Music Collection was paired with the music room and provided five hundred albums. A fairly wide range of music to be sure, but the nature of it was what was causing Survey to struggle against her commitment to stay with the mirror, and also deploy as many sensor drones to the room as she could fit.
Like with the last major infusion of media from the Personal Reality constellation, the provided albums had the particular property of not being from our universe. From what I could gather from browsing Survey's initial reports, the majority were from the same world as the books in the Library. Everything prior to the appearance of Scion was identical, with diversions becoming more drastic as time went on. Nearly thirty years of cultural drift, captured in musical format, with each album accompanied by a wealth of information on its creation.

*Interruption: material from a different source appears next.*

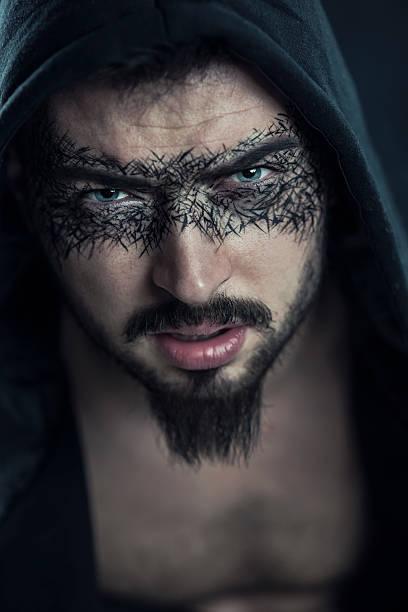 superheld männlich unter der kapuze - teufel schminken stock-fotos und bilder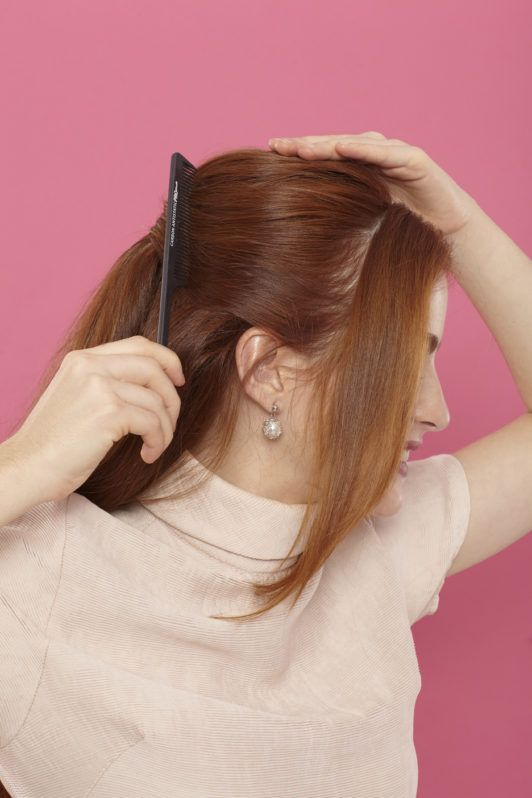 side view of a woman with auburn hair brushing back her hair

From what could be gathered, priority had been given to the most popular albums. Best selling records led to a fairly diverse selection, with everything from major releases, best-of collections, holiday albums, and even movie soundtracks. Altogether it served to fill in a lot of blanks in the picture the Library had begun to paint.
The collection had music from the capeless-Earth, but it didn't just have music from the capeless-Earth. Scattered among the collection were occasional albums from the worlds of my powers.
It was a selection even more varied than the collection from that other Earth. There was a collection of Klingon opera, a CD from a boy band called the Achieve Men, a collection of 'the Best of Mahogany Hall', a full concert performance by 'Lynn Minmay', a self-titled album from a group called Priss and the Replicants, a country album from someone named Cherlene, a collection of astartes battle hymns, a longform performance of 'The Storm King' that came on a stack of phonograph records that stood three inches thick, a rap song about mole rats, a memorial album for someone named Kanade Amou, and a surprisingly wide sampling of alien music.
Honestly, I wouldn't have minded the chance to dive into the collection, both the conventional and fantastic, but we were on a schedule. No doubt Survey would have everything cataloged and backed up well before the next time we entered the photonic core for training.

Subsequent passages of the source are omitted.